De la lignée des poétesses arabes du désert

Professeure de littérature arabe, Jokha Alharthi a fait des études de doctorat à l’Université d’Édimbourg en Écosse. Étudier l’arabe chez les Écossais. Comme la lectrice que je suis : lire un roman écrit en arabe, ma langue maternelle, dans sa version traduite en français. Toute une gymnastique pour en fin de compte savourer des histoires et surtout découvrir une plume très poétique.

Jokha Alharthi représente une autre voix limpide et forte de la même lignée que ses poétesses arabes du désert dont très peu est connu aujourd’hui. Des matriarches gardiennes farouches de leur société mais aussi des témoins redoutables de leur temps.

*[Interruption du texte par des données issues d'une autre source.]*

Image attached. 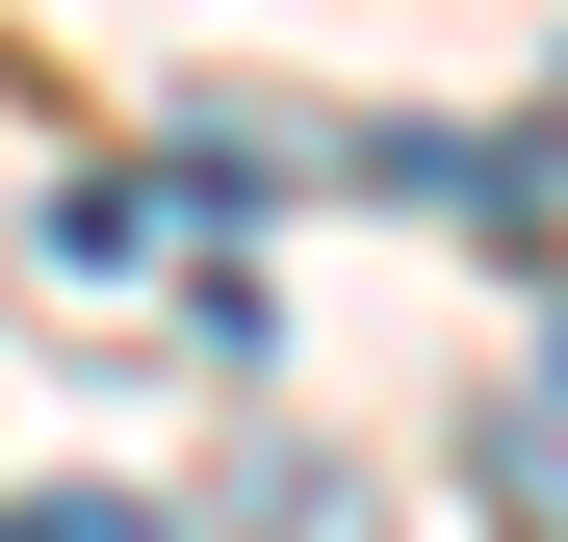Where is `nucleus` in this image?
Listing matches in <instances>:
<instances>
[{
	"label": "nucleus",
	"instance_id": "obj_1",
	"mask_svg": "<svg viewBox=\"0 0 568 542\" xmlns=\"http://www.w3.org/2000/svg\"><path fill=\"white\" fill-rule=\"evenodd\" d=\"M542 413H568V336H542Z\"/></svg>",
	"mask_w": 568,
	"mask_h": 542
}]
</instances>
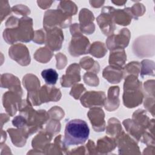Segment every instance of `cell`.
<instances>
[{
    "label": "cell",
    "instance_id": "obj_26",
    "mask_svg": "<svg viewBox=\"0 0 155 155\" xmlns=\"http://www.w3.org/2000/svg\"><path fill=\"white\" fill-rule=\"evenodd\" d=\"M122 124L127 132L131 136H132L137 141H140L142 136L146 131L145 129L138 125L133 119H131L124 120Z\"/></svg>",
    "mask_w": 155,
    "mask_h": 155
},
{
    "label": "cell",
    "instance_id": "obj_30",
    "mask_svg": "<svg viewBox=\"0 0 155 155\" xmlns=\"http://www.w3.org/2000/svg\"><path fill=\"white\" fill-rule=\"evenodd\" d=\"M122 131L121 124L117 119L112 117L108 120L106 128L107 134L116 138Z\"/></svg>",
    "mask_w": 155,
    "mask_h": 155
},
{
    "label": "cell",
    "instance_id": "obj_2",
    "mask_svg": "<svg viewBox=\"0 0 155 155\" xmlns=\"http://www.w3.org/2000/svg\"><path fill=\"white\" fill-rule=\"evenodd\" d=\"M19 111L20 115L24 116L26 119L25 130L29 136L41 130L42 125L50 118L48 112L45 110H34L31 103L28 99L22 101Z\"/></svg>",
    "mask_w": 155,
    "mask_h": 155
},
{
    "label": "cell",
    "instance_id": "obj_46",
    "mask_svg": "<svg viewBox=\"0 0 155 155\" xmlns=\"http://www.w3.org/2000/svg\"><path fill=\"white\" fill-rule=\"evenodd\" d=\"M55 57L56 59V68L59 70L64 68L67 62L66 56L61 53H59L56 54Z\"/></svg>",
    "mask_w": 155,
    "mask_h": 155
},
{
    "label": "cell",
    "instance_id": "obj_24",
    "mask_svg": "<svg viewBox=\"0 0 155 155\" xmlns=\"http://www.w3.org/2000/svg\"><path fill=\"white\" fill-rule=\"evenodd\" d=\"M119 87L118 86L110 87L108 90L107 98L105 102V108L108 111L116 110L119 106Z\"/></svg>",
    "mask_w": 155,
    "mask_h": 155
},
{
    "label": "cell",
    "instance_id": "obj_8",
    "mask_svg": "<svg viewBox=\"0 0 155 155\" xmlns=\"http://www.w3.org/2000/svg\"><path fill=\"white\" fill-rule=\"evenodd\" d=\"M119 153L121 154H140L139 148L137 143L124 131L116 137Z\"/></svg>",
    "mask_w": 155,
    "mask_h": 155
},
{
    "label": "cell",
    "instance_id": "obj_5",
    "mask_svg": "<svg viewBox=\"0 0 155 155\" xmlns=\"http://www.w3.org/2000/svg\"><path fill=\"white\" fill-rule=\"evenodd\" d=\"M71 16L59 9L48 10L45 12L43 26L44 28H52L54 27L66 28L70 26Z\"/></svg>",
    "mask_w": 155,
    "mask_h": 155
},
{
    "label": "cell",
    "instance_id": "obj_45",
    "mask_svg": "<svg viewBox=\"0 0 155 155\" xmlns=\"http://www.w3.org/2000/svg\"><path fill=\"white\" fill-rule=\"evenodd\" d=\"M45 34L43 30L41 29L39 30H36L34 33V36L33 38V42L38 44H43L45 43Z\"/></svg>",
    "mask_w": 155,
    "mask_h": 155
},
{
    "label": "cell",
    "instance_id": "obj_38",
    "mask_svg": "<svg viewBox=\"0 0 155 155\" xmlns=\"http://www.w3.org/2000/svg\"><path fill=\"white\" fill-rule=\"evenodd\" d=\"M84 81L86 84L90 86H97L99 85V80L96 73L93 72H87L83 77Z\"/></svg>",
    "mask_w": 155,
    "mask_h": 155
},
{
    "label": "cell",
    "instance_id": "obj_19",
    "mask_svg": "<svg viewBox=\"0 0 155 155\" xmlns=\"http://www.w3.org/2000/svg\"><path fill=\"white\" fill-rule=\"evenodd\" d=\"M61 93L59 89L54 87H50L47 85H43L39 91V101L40 105L42 103L49 102L50 101L56 102L60 100Z\"/></svg>",
    "mask_w": 155,
    "mask_h": 155
},
{
    "label": "cell",
    "instance_id": "obj_18",
    "mask_svg": "<svg viewBox=\"0 0 155 155\" xmlns=\"http://www.w3.org/2000/svg\"><path fill=\"white\" fill-rule=\"evenodd\" d=\"M87 116L95 131L101 132L104 131L105 128V113L102 109L99 107H93L88 111Z\"/></svg>",
    "mask_w": 155,
    "mask_h": 155
},
{
    "label": "cell",
    "instance_id": "obj_3",
    "mask_svg": "<svg viewBox=\"0 0 155 155\" xmlns=\"http://www.w3.org/2000/svg\"><path fill=\"white\" fill-rule=\"evenodd\" d=\"M89 134L90 130L85 121L72 119L65 125L64 143L67 148L71 145L83 144L88 139Z\"/></svg>",
    "mask_w": 155,
    "mask_h": 155
},
{
    "label": "cell",
    "instance_id": "obj_53",
    "mask_svg": "<svg viewBox=\"0 0 155 155\" xmlns=\"http://www.w3.org/2000/svg\"><path fill=\"white\" fill-rule=\"evenodd\" d=\"M6 140V133L5 131H3V130L1 129V144H2L4 141Z\"/></svg>",
    "mask_w": 155,
    "mask_h": 155
},
{
    "label": "cell",
    "instance_id": "obj_47",
    "mask_svg": "<svg viewBox=\"0 0 155 155\" xmlns=\"http://www.w3.org/2000/svg\"><path fill=\"white\" fill-rule=\"evenodd\" d=\"M70 33L72 36H76L78 35H81L82 33L81 31L79 24L77 23H74L70 26Z\"/></svg>",
    "mask_w": 155,
    "mask_h": 155
},
{
    "label": "cell",
    "instance_id": "obj_10",
    "mask_svg": "<svg viewBox=\"0 0 155 155\" xmlns=\"http://www.w3.org/2000/svg\"><path fill=\"white\" fill-rule=\"evenodd\" d=\"M45 32V44L52 51H58L62 47L64 41V34L58 27L44 28Z\"/></svg>",
    "mask_w": 155,
    "mask_h": 155
},
{
    "label": "cell",
    "instance_id": "obj_16",
    "mask_svg": "<svg viewBox=\"0 0 155 155\" xmlns=\"http://www.w3.org/2000/svg\"><path fill=\"white\" fill-rule=\"evenodd\" d=\"M94 16L93 13L87 8H82L79 12V26L82 33L90 35L94 31L95 25L93 23Z\"/></svg>",
    "mask_w": 155,
    "mask_h": 155
},
{
    "label": "cell",
    "instance_id": "obj_21",
    "mask_svg": "<svg viewBox=\"0 0 155 155\" xmlns=\"http://www.w3.org/2000/svg\"><path fill=\"white\" fill-rule=\"evenodd\" d=\"M52 135L53 134L47 130L40 131L32 140L31 145L35 150L43 151L45 154V151L51 140Z\"/></svg>",
    "mask_w": 155,
    "mask_h": 155
},
{
    "label": "cell",
    "instance_id": "obj_14",
    "mask_svg": "<svg viewBox=\"0 0 155 155\" xmlns=\"http://www.w3.org/2000/svg\"><path fill=\"white\" fill-rule=\"evenodd\" d=\"M21 95L8 91L5 93L2 96V104L4 109L10 116H13L19 110V105L22 102Z\"/></svg>",
    "mask_w": 155,
    "mask_h": 155
},
{
    "label": "cell",
    "instance_id": "obj_49",
    "mask_svg": "<svg viewBox=\"0 0 155 155\" xmlns=\"http://www.w3.org/2000/svg\"><path fill=\"white\" fill-rule=\"evenodd\" d=\"M53 2V1H38L37 3L41 8L46 9L49 8Z\"/></svg>",
    "mask_w": 155,
    "mask_h": 155
},
{
    "label": "cell",
    "instance_id": "obj_20",
    "mask_svg": "<svg viewBox=\"0 0 155 155\" xmlns=\"http://www.w3.org/2000/svg\"><path fill=\"white\" fill-rule=\"evenodd\" d=\"M1 87L8 88L10 91L22 95V90L19 79L9 73H4L1 76Z\"/></svg>",
    "mask_w": 155,
    "mask_h": 155
},
{
    "label": "cell",
    "instance_id": "obj_17",
    "mask_svg": "<svg viewBox=\"0 0 155 155\" xmlns=\"http://www.w3.org/2000/svg\"><path fill=\"white\" fill-rule=\"evenodd\" d=\"M81 68L79 64H71L66 70V74L62 76L61 84L63 87H70L81 81Z\"/></svg>",
    "mask_w": 155,
    "mask_h": 155
},
{
    "label": "cell",
    "instance_id": "obj_31",
    "mask_svg": "<svg viewBox=\"0 0 155 155\" xmlns=\"http://www.w3.org/2000/svg\"><path fill=\"white\" fill-rule=\"evenodd\" d=\"M80 65L84 70L89 72L97 73L100 70V66L97 62L90 57H84L80 60Z\"/></svg>",
    "mask_w": 155,
    "mask_h": 155
},
{
    "label": "cell",
    "instance_id": "obj_51",
    "mask_svg": "<svg viewBox=\"0 0 155 155\" xmlns=\"http://www.w3.org/2000/svg\"><path fill=\"white\" fill-rule=\"evenodd\" d=\"M1 116V129H2L4 123H5L8 120L9 116L7 114H4V113H2Z\"/></svg>",
    "mask_w": 155,
    "mask_h": 155
},
{
    "label": "cell",
    "instance_id": "obj_52",
    "mask_svg": "<svg viewBox=\"0 0 155 155\" xmlns=\"http://www.w3.org/2000/svg\"><path fill=\"white\" fill-rule=\"evenodd\" d=\"M112 3L118 5V6H120V5H124L126 2H127V1H111Z\"/></svg>",
    "mask_w": 155,
    "mask_h": 155
},
{
    "label": "cell",
    "instance_id": "obj_15",
    "mask_svg": "<svg viewBox=\"0 0 155 155\" xmlns=\"http://www.w3.org/2000/svg\"><path fill=\"white\" fill-rule=\"evenodd\" d=\"M150 36H142L137 38L133 45V52L138 57H145L154 55V50L150 48Z\"/></svg>",
    "mask_w": 155,
    "mask_h": 155
},
{
    "label": "cell",
    "instance_id": "obj_41",
    "mask_svg": "<svg viewBox=\"0 0 155 155\" xmlns=\"http://www.w3.org/2000/svg\"><path fill=\"white\" fill-rule=\"evenodd\" d=\"M45 130L51 134H56L61 130V124L59 120L51 119L47 124Z\"/></svg>",
    "mask_w": 155,
    "mask_h": 155
},
{
    "label": "cell",
    "instance_id": "obj_37",
    "mask_svg": "<svg viewBox=\"0 0 155 155\" xmlns=\"http://www.w3.org/2000/svg\"><path fill=\"white\" fill-rule=\"evenodd\" d=\"M140 64L137 61H133L128 63L124 67V71L128 74L137 76L140 71Z\"/></svg>",
    "mask_w": 155,
    "mask_h": 155
},
{
    "label": "cell",
    "instance_id": "obj_4",
    "mask_svg": "<svg viewBox=\"0 0 155 155\" xmlns=\"http://www.w3.org/2000/svg\"><path fill=\"white\" fill-rule=\"evenodd\" d=\"M143 94L142 90V83L137 76L130 74L127 76L124 84L123 102L127 108H134L142 102Z\"/></svg>",
    "mask_w": 155,
    "mask_h": 155
},
{
    "label": "cell",
    "instance_id": "obj_34",
    "mask_svg": "<svg viewBox=\"0 0 155 155\" xmlns=\"http://www.w3.org/2000/svg\"><path fill=\"white\" fill-rule=\"evenodd\" d=\"M58 8L69 15L70 16L74 15L78 11V7L73 1H60Z\"/></svg>",
    "mask_w": 155,
    "mask_h": 155
},
{
    "label": "cell",
    "instance_id": "obj_40",
    "mask_svg": "<svg viewBox=\"0 0 155 155\" xmlns=\"http://www.w3.org/2000/svg\"><path fill=\"white\" fill-rule=\"evenodd\" d=\"M131 12L133 15V18L137 19L139 16H142L145 12V7L143 4L141 3H137L134 4L131 8H130Z\"/></svg>",
    "mask_w": 155,
    "mask_h": 155
},
{
    "label": "cell",
    "instance_id": "obj_42",
    "mask_svg": "<svg viewBox=\"0 0 155 155\" xmlns=\"http://www.w3.org/2000/svg\"><path fill=\"white\" fill-rule=\"evenodd\" d=\"M86 90L83 84H78L74 85L70 92V94L75 99H79L81 98L82 94Z\"/></svg>",
    "mask_w": 155,
    "mask_h": 155
},
{
    "label": "cell",
    "instance_id": "obj_7",
    "mask_svg": "<svg viewBox=\"0 0 155 155\" xmlns=\"http://www.w3.org/2000/svg\"><path fill=\"white\" fill-rule=\"evenodd\" d=\"M112 8L113 7L110 6L104 7L96 19L101 30L106 36L113 35L116 28L112 16Z\"/></svg>",
    "mask_w": 155,
    "mask_h": 155
},
{
    "label": "cell",
    "instance_id": "obj_29",
    "mask_svg": "<svg viewBox=\"0 0 155 155\" xmlns=\"http://www.w3.org/2000/svg\"><path fill=\"white\" fill-rule=\"evenodd\" d=\"M132 119L144 129H148L154 124V119L150 120L147 116L145 111L139 109L136 110L132 116Z\"/></svg>",
    "mask_w": 155,
    "mask_h": 155
},
{
    "label": "cell",
    "instance_id": "obj_43",
    "mask_svg": "<svg viewBox=\"0 0 155 155\" xmlns=\"http://www.w3.org/2000/svg\"><path fill=\"white\" fill-rule=\"evenodd\" d=\"M12 11L16 14L22 15L24 17H26L30 13V8L22 4H18L13 6L12 8Z\"/></svg>",
    "mask_w": 155,
    "mask_h": 155
},
{
    "label": "cell",
    "instance_id": "obj_1",
    "mask_svg": "<svg viewBox=\"0 0 155 155\" xmlns=\"http://www.w3.org/2000/svg\"><path fill=\"white\" fill-rule=\"evenodd\" d=\"M6 28L3 31L4 41L8 44L20 41L28 42L33 40L35 31L33 30V20L28 17L20 19L12 16L5 22Z\"/></svg>",
    "mask_w": 155,
    "mask_h": 155
},
{
    "label": "cell",
    "instance_id": "obj_22",
    "mask_svg": "<svg viewBox=\"0 0 155 155\" xmlns=\"http://www.w3.org/2000/svg\"><path fill=\"white\" fill-rule=\"evenodd\" d=\"M124 68L109 65L106 67L102 72L103 77L111 84H117L124 77Z\"/></svg>",
    "mask_w": 155,
    "mask_h": 155
},
{
    "label": "cell",
    "instance_id": "obj_25",
    "mask_svg": "<svg viewBox=\"0 0 155 155\" xmlns=\"http://www.w3.org/2000/svg\"><path fill=\"white\" fill-rule=\"evenodd\" d=\"M11 140L14 145L18 147H22L25 145L27 139L29 136L28 132L21 128H8L7 130Z\"/></svg>",
    "mask_w": 155,
    "mask_h": 155
},
{
    "label": "cell",
    "instance_id": "obj_44",
    "mask_svg": "<svg viewBox=\"0 0 155 155\" xmlns=\"http://www.w3.org/2000/svg\"><path fill=\"white\" fill-rule=\"evenodd\" d=\"M1 4V22H2L4 18L10 14L11 9L7 1L1 0L0 1Z\"/></svg>",
    "mask_w": 155,
    "mask_h": 155
},
{
    "label": "cell",
    "instance_id": "obj_39",
    "mask_svg": "<svg viewBox=\"0 0 155 155\" xmlns=\"http://www.w3.org/2000/svg\"><path fill=\"white\" fill-rule=\"evenodd\" d=\"M49 114V117L51 119H54L59 120L64 116V110L58 106H54L50 109L48 111Z\"/></svg>",
    "mask_w": 155,
    "mask_h": 155
},
{
    "label": "cell",
    "instance_id": "obj_33",
    "mask_svg": "<svg viewBox=\"0 0 155 155\" xmlns=\"http://www.w3.org/2000/svg\"><path fill=\"white\" fill-rule=\"evenodd\" d=\"M107 51V49L105 44L101 42L97 41L93 42L90 45L88 53H90L96 58H101L105 55Z\"/></svg>",
    "mask_w": 155,
    "mask_h": 155
},
{
    "label": "cell",
    "instance_id": "obj_23",
    "mask_svg": "<svg viewBox=\"0 0 155 155\" xmlns=\"http://www.w3.org/2000/svg\"><path fill=\"white\" fill-rule=\"evenodd\" d=\"M112 16L114 24L120 25H128L131 22L133 18L130 7H127L124 9H115L112 8Z\"/></svg>",
    "mask_w": 155,
    "mask_h": 155
},
{
    "label": "cell",
    "instance_id": "obj_50",
    "mask_svg": "<svg viewBox=\"0 0 155 155\" xmlns=\"http://www.w3.org/2000/svg\"><path fill=\"white\" fill-rule=\"evenodd\" d=\"M89 2L92 7L94 8H99L104 4L105 1H90Z\"/></svg>",
    "mask_w": 155,
    "mask_h": 155
},
{
    "label": "cell",
    "instance_id": "obj_36",
    "mask_svg": "<svg viewBox=\"0 0 155 155\" xmlns=\"http://www.w3.org/2000/svg\"><path fill=\"white\" fill-rule=\"evenodd\" d=\"M142 67H140V76L143 78L145 75H151L154 76V64L152 61H150L148 59L143 60L141 62Z\"/></svg>",
    "mask_w": 155,
    "mask_h": 155
},
{
    "label": "cell",
    "instance_id": "obj_35",
    "mask_svg": "<svg viewBox=\"0 0 155 155\" xmlns=\"http://www.w3.org/2000/svg\"><path fill=\"white\" fill-rule=\"evenodd\" d=\"M41 76L46 84L50 85H55L58 79V73L55 70L52 68L42 70L41 72Z\"/></svg>",
    "mask_w": 155,
    "mask_h": 155
},
{
    "label": "cell",
    "instance_id": "obj_28",
    "mask_svg": "<svg viewBox=\"0 0 155 155\" xmlns=\"http://www.w3.org/2000/svg\"><path fill=\"white\" fill-rule=\"evenodd\" d=\"M126 61L127 55L124 49H116L111 51L108 61L110 65L124 68Z\"/></svg>",
    "mask_w": 155,
    "mask_h": 155
},
{
    "label": "cell",
    "instance_id": "obj_11",
    "mask_svg": "<svg viewBox=\"0 0 155 155\" xmlns=\"http://www.w3.org/2000/svg\"><path fill=\"white\" fill-rule=\"evenodd\" d=\"M90 44L88 39L82 35L72 36L68 46V51L71 56L74 57L88 53Z\"/></svg>",
    "mask_w": 155,
    "mask_h": 155
},
{
    "label": "cell",
    "instance_id": "obj_32",
    "mask_svg": "<svg viewBox=\"0 0 155 155\" xmlns=\"http://www.w3.org/2000/svg\"><path fill=\"white\" fill-rule=\"evenodd\" d=\"M53 51L48 47H42L37 50L34 54V58L41 63H47L52 58Z\"/></svg>",
    "mask_w": 155,
    "mask_h": 155
},
{
    "label": "cell",
    "instance_id": "obj_48",
    "mask_svg": "<svg viewBox=\"0 0 155 155\" xmlns=\"http://www.w3.org/2000/svg\"><path fill=\"white\" fill-rule=\"evenodd\" d=\"M87 150L88 151V154H97V151L96 148V146L95 145L93 141L91 140H89L88 143L86 145Z\"/></svg>",
    "mask_w": 155,
    "mask_h": 155
},
{
    "label": "cell",
    "instance_id": "obj_12",
    "mask_svg": "<svg viewBox=\"0 0 155 155\" xmlns=\"http://www.w3.org/2000/svg\"><path fill=\"white\" fill-rule=\"evenodd\" d=\"M80 99L81 104L85 108L100 107L104 106L106 96L104 91H90L83 94Z\"/></svg>",
    "mask_w": 155,
    "mask_h": 155
},
{
    "label": "cell",
    "instance_id": "obj_27",
    "mask_svg": "<svg viewBox=\"0 0 155 155\" xmlns=\"http://www.w3.org/2000/svg\"><path fill=\"white\" fill-rule=\"evenodd\" d=\"M117 146L115 139L105 136L99 139L97 142V151L101 154H107L113 151Z\"/></svg>",
    "mask_w": 155,
    "mask_h": 155
},
{
    "label": "cell",
    "instance_id": "obj_13",
    "mask_svg": "<svg viewBox=\"0 0 155 155\" xmlns=\"http://www.w3.org/2000/svg\"><path fill=\"white\" fill-rule=\"evenodd\" d=\"M8 55L22 66H27L30 63V56L27 47L22 44L12 45L8 50Z\"/></svg>",
    "mask_w": 155,
    "mask_h": 155
},
{
    "label": "cell",
    "instance_id": "obj_6",
    "mask_svg": "<svg viewBox=\"0 0 155 155\" xmlns=\"http://www.w3.org/2000/svg\"><path fill=\"white\" fill-rule=\"evenodd\" d=\"M22 82L28 91L27 99L34 105H39L38 95L40 90V82L37 76L33 74H27L23 77Z\"/></svg>",
    "mask_w": 155,
    "mask_h": 155
},
{
    "label": "cell",
    "instance_id": "obj_9",
    "mask_svg": "<svg viewBox=\"0 0 155 155\" xmlns=\"http://www.w3.org/2000/svg\"><path fill=\"white\" fill-rule=\"evenodd\" d=\"M130 32L128 28H122L117 35H111L106 40L107 47L110 51L116 49H124L128 45Z\"/></svg>",
    "mask_w": 155,
    "mask_h": 155
}]
</instances>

Elle m’a beaucoup appris sur elle, en tant qu’écrivaine, mais surtout sur son pays, ses paysages, ses villages, ses démons et ses anges, et ses hommes et ses femmes qui souffrent, s’aiment et résistent.

Une vraie découverte dans la langue de Molière qui m’est venue du fin fond de l’Arabie.

Les opinions exprimées dans cet article n’engagent que leurs auteur(e)s et ne sauraient refléter la position d’ONFR+ et du Groupe Média TFO.